Once you understand how an ML operation works, Convolution, let’s say, IMO there is no reason to write it oneself or continue to use your own code. Highly unlikely that code written by a single individual will perform as well, have as much flexibility, or be as robust. If you really want to see how things are working or even tinker with yourself, TensorFlow is open source and you can find almost all the code on Github.

There is a reason people don’t generally write applications using machine language/assembly anymore. Libraries and packages for ML are the same - they allow you to work more productively and focus on higher value tasks.

Thanks @ai_curious for pointing these things out! I am really understanding it better now.

Great discussion, which reflects most of my thinking on the topic.

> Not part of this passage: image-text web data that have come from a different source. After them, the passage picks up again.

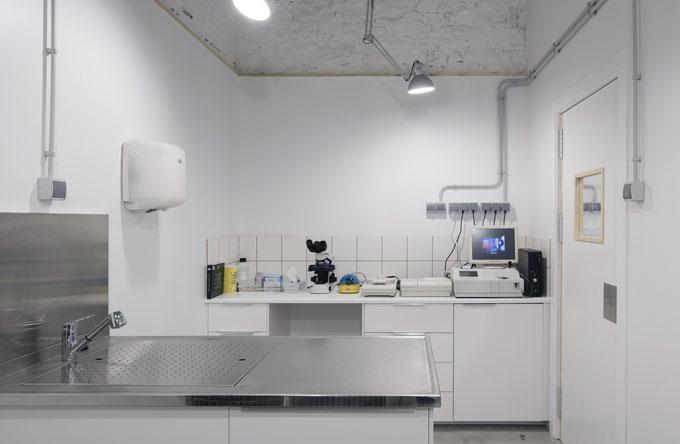 Laboratorio Veterinario Citología, Bioquímica, Hemograma, Urianálisis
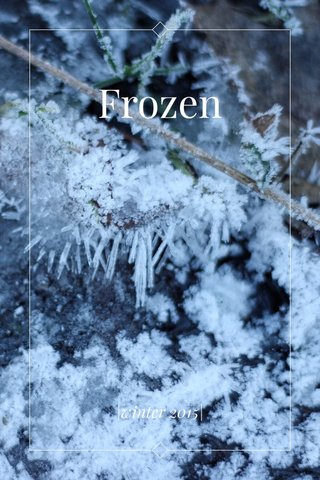 Frozen |winter 2015|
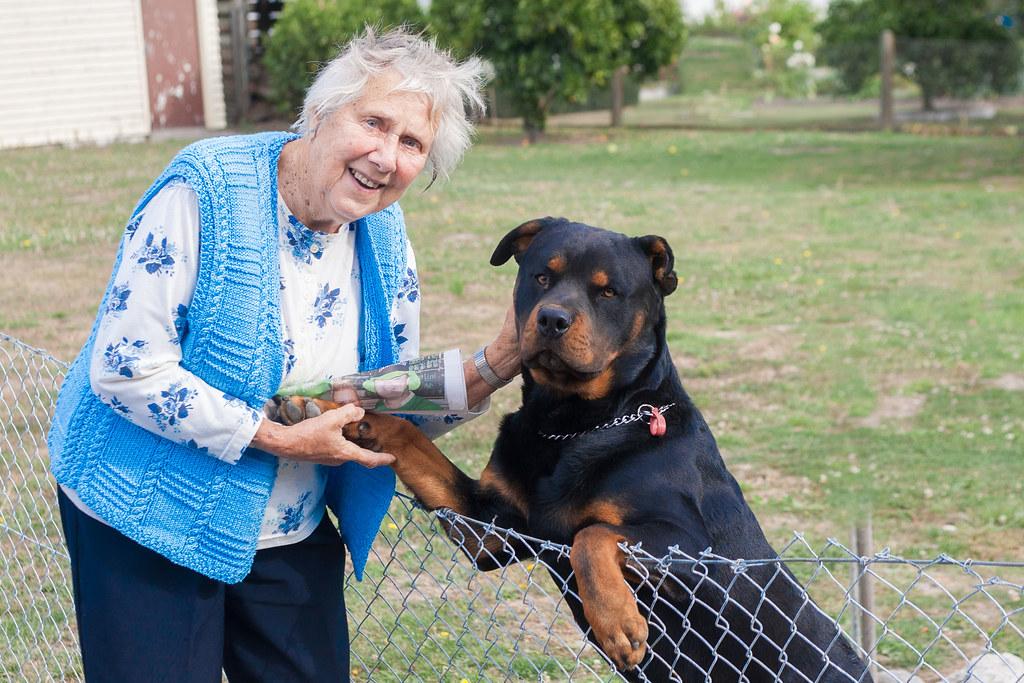 Výsledok vyhľadávania obrázkov pre dopyt grandma with dog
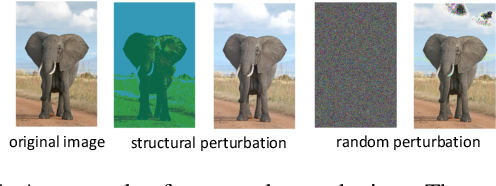 Figure 1 for Structure Matters: Towards Generating Transferable Adversarial Images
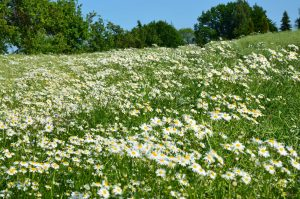 Chamomile, German (Blue) Essential Oil Uses and Benefits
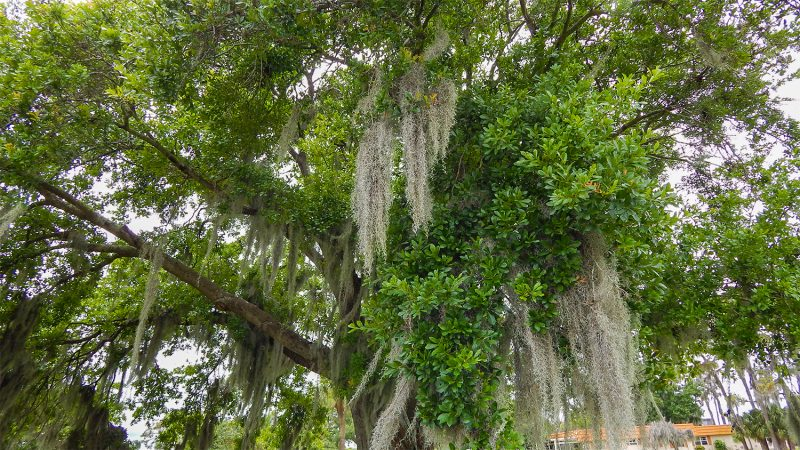 Tree filled with Spanish Moss in Sun City Center, FL
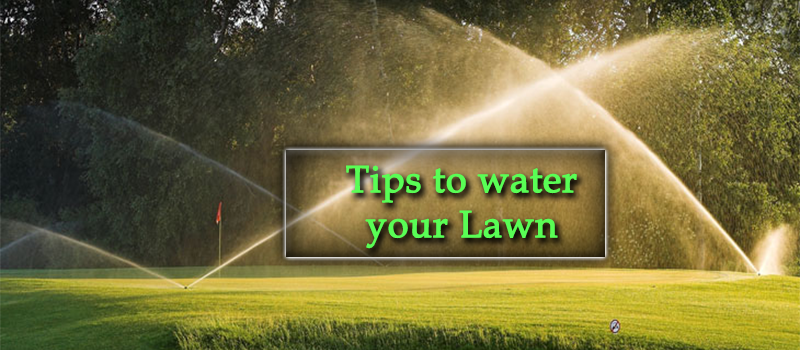 How to Water your Lawn Image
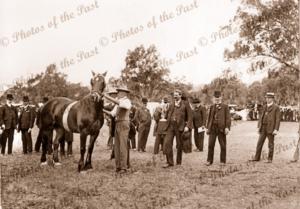 Presenting the Champion Cup at Piles Paddock, now Kensington Gardens, SA. 1920s? South Australia. Horse Racing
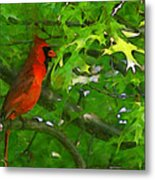 The Cardinal 2 Painterly Metal Print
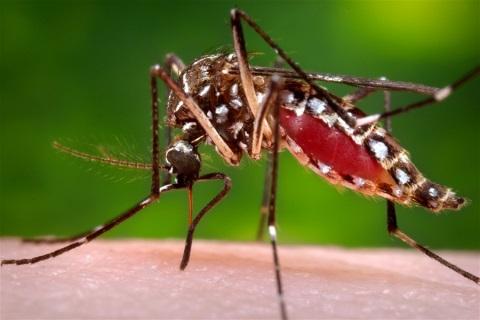 Muỗi Zika xuất hiện ở nhiều nước quanh Việt Nam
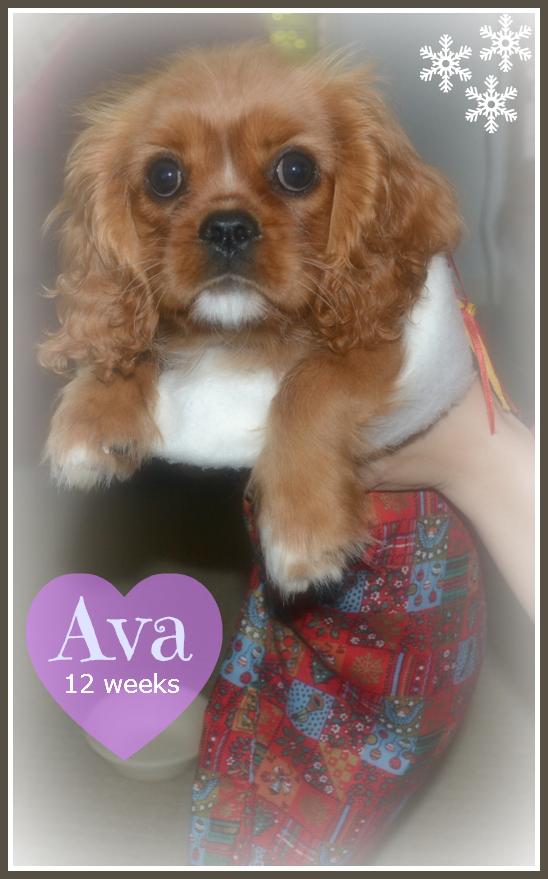 Ava - 12 wks - Photo 1 (2)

Few points to further consider:

  1. Writing your own algorithms is a great tool to learn the basics behind the key operations in DL models. You have to go through these steps to better understand the mechanisms applied in deep learning. When I took Prof. Ng first-on-Coursera machine learning course in 2014 in all assignments we had to write the ML algorithms, and we did that in Octave (a spin-off of Matlab). Python wasn’t even around as it is today, not to mention TensorFlow or Pytorch.
    The advantages of this “constraint” is clear to me today. Although I don’t write convolution layers anymore, and use TF or PyTorch, there is nothing that is really a “black box” for me in the process, and this is a huge plus.

  2. As mentioned above, moving forward beyond basic learning, you will always want to prefer using frameworks for solving “real world” problems. You will never be able to compete with the efficiency of the algorithms in those frameworks which are constantly updated. Having said that, if you think you have some better approach for some basic algorithm, or something new, why keep it to yourself? Both Tensorflow and PyTorch are open source. Go to GitHub and contribute your invention.

  3. Speaking on GitHub, even if you don’t have something extremely better to add, this environment could be a great tool for you to practice. Get involved and respond to open issues. This process will train you in those basic algorithms that are used in production oriented DL frameworks!

  4. Maybe not that important as the previous points, but I am hearing that in coding interview assignments candidates are asked to code basic DL algorithms (a convolutional layer, e.g.). So, knowing only TF will not get you much in those stages in your job seeking.


Wow!.. @yanivh thanks alot for this insight!.. on behalf of myself and every ML newbie that will eventually read this, I deeply appreciate this information.